Parsoid: How Wikipedia catches up with the web

Wikitext, as a Wikipedia editor has to type it in (above), and the resulting rendered HTML that a reader sees in her browser (below)

When the first wiki saw the light of the world in 1995, it simplified HTML syntax in a revolutionary way, and its inventor Ward Cunningham chose its name after the Hawaiian word for “fast.” When Wikipedia launched in 2001, its rapid success was thanks to the easy collaboration using a wiki. Back then, the simplicity of wiki markup made it possible to start writing Wikipedia with Netscape 4.7 when WYSIWYG editing was technically impossible. A relatively simple PHP script converted the Wikitext to HTML. Since then, Wikitext has always provided both the edit interface and the storage format of MediaWiki, the software underlying Wikipedia.

About 12 years later, Wikipedia contains 25 million encyclopedia articles written in Wikitext, but the world around it has changed a bit. Wikitext makes it very difficult to implement visual editing, which is now supported in browsers for HTML documents, and expected by web users from many other sites they are familiar with. It has also become a speed issue: With a lot of new features, the conversion from Wikitext to HTML can be very slow. For large Wikipedia pages, it can take up to 40 seconds to render a new version after the edit has been saved.

The Wikimedia Foundation’s Parsoid project is working on these issues by complementing existing Wikitext with an equivalent HTML5 version of the content. In the short term, this HTML representation lets us use HTML technology for visual editing. In the longer term, using HTML as the storage format can eliminate conversion overhead when rendering pages, and can also enable more efficient updates after an edit that only affect part of the page. This might all sound pretty straightforward. So why has this not been done before?

Lossless conversion between Wikitext and HTML is really difficult

For the Wikitext and HTML5 representations to be considered equivalent, it should be possible to convert between Wikitext and HTML5 representations without introducing any semantic differences. It turns out that the ad-hoc structure of Wikitext makes such a lossless conversion to HTML and back extremely difficult.

In Wikitext, italic text is enclosed in double apostrophes (”…”), and bold text in triple apostrophes (”’…”’), but here these notations clash. The interpretation of a sequence of three or more apostrophes depends on other apostrophe-sequences seen on that line.
Center: Wikitext source. Below: As interpreted and rendered by MediaWiki. Above: Alternative interpretation.

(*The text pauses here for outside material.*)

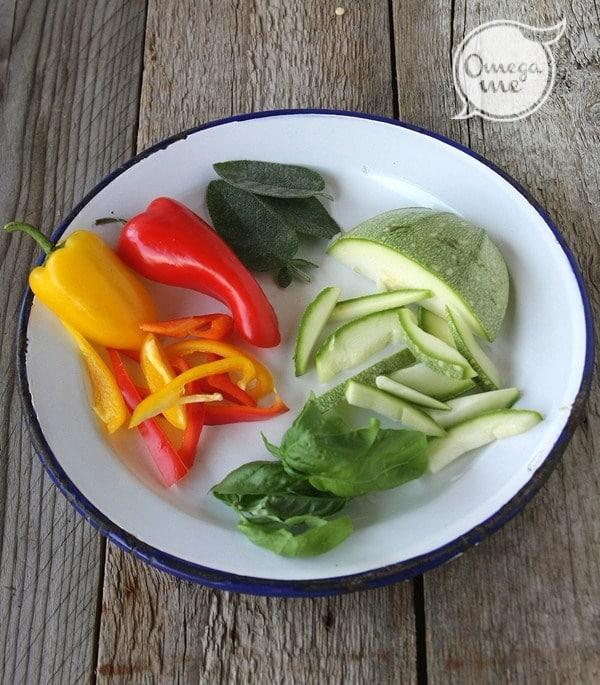 Affettate sottilmente i peperoni e le zucchine.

  • Context-sensitive parsing: The only complete specification of Wikitext’s syntax and semantics is the MediaWiki PHP-based runtime implementation itself, which is still heavily based on regular expression driven text transformation. The multi-pass structure of this transformation combined with complex heuristics for constructs like italic and bold formatting make it impossible to use standard parser techniques based on context-free grammars to parse Wikitext.
  • Text-based templating: MediaWiki’s PHP runtime supports an elaborate text-based preprocessor and template system. This works very similar to a macro processor in C or C++, and creates very similar issues. As an example, there is no guarantee that the expansion of a template will parse to a self-contained DOM structure. In fact, there are many templates that only produce a table start tag (<table>), a table row (<tr>...</tr>) or a table end tag (</table>). They can even only produce the first half of an HTML tag or Wikitext element (e.g. ...</tabl), which is practically impossible to represent in HTML. Despite all this, content generated by an expanded template (or multiple templates) needs to be clearly identified in the HTML DOM.
  • No invalid Wikitext: Every possible Wikitext input has to be rendered as valid HTML – it is not possible to reject a user’s edit with a “syntax error” message. Many attempts to create an alternative parser for MediaWiki have tried to simplify the problem by declaring some inputs invalid, or modifying the syntax, but at Wikimedia we need to support the existing corpus created by our users over more than a decade. Wiki constructs and HTML tags can be freely mixed in a tag soup, which still needs to be converted to a DOM tree that ideally resembles the user’s intention. The behavior for rare edge cases is often more accident than design. Reproducing the behavior for all edge cases is not feasible nor always desirable. We use automated round-trip testing on 100,000 Wikipedia articles, unit test cases and statistics on Wikipedia dumps to help us identify the common cases we need to support.
  • Character-based diffs: MediaWiki uses a character-based diff interface to show the changes between the Wikitext of two versions of a wiki page. Any character difference introduced by a round-trip from Wikitext to HTML and back would show up as a dirty diff, which would annoy editors and make it hard to find the actual changes. This means that the conversion needs to preserve not just the semantics of the content, but also the syntax of unmodified content character-by-character. Put differently, since Wikitext-to-HTML is a many-to-one mapping where different snippets of Wikitext all result in the same HTML rendering (Example: The excess space in “* list” versus “*list” is ignored), a reverse conversion would effectively normalize Wikitext syntax. However, character-based diffs forces the Wikitext-to-HTML mapping to be treated as a one-to-one mapping. We use a combination of complementary techniques to achieve clean diffs:
    • we detect changes to the HTML5 DOM structure and use a corresponding substring of the source Wikitext when serializing an unmodified DOM part (selective serialization), see below.
    • we record variations from some normalized syntax in hidden round-trip data (example: excess spaces, variants of table-cell Wikitext).
    • we collect and record information about ill-formed HTML that is auto-corrected while building the DOM tree (example: auto-closed inline tags in block context).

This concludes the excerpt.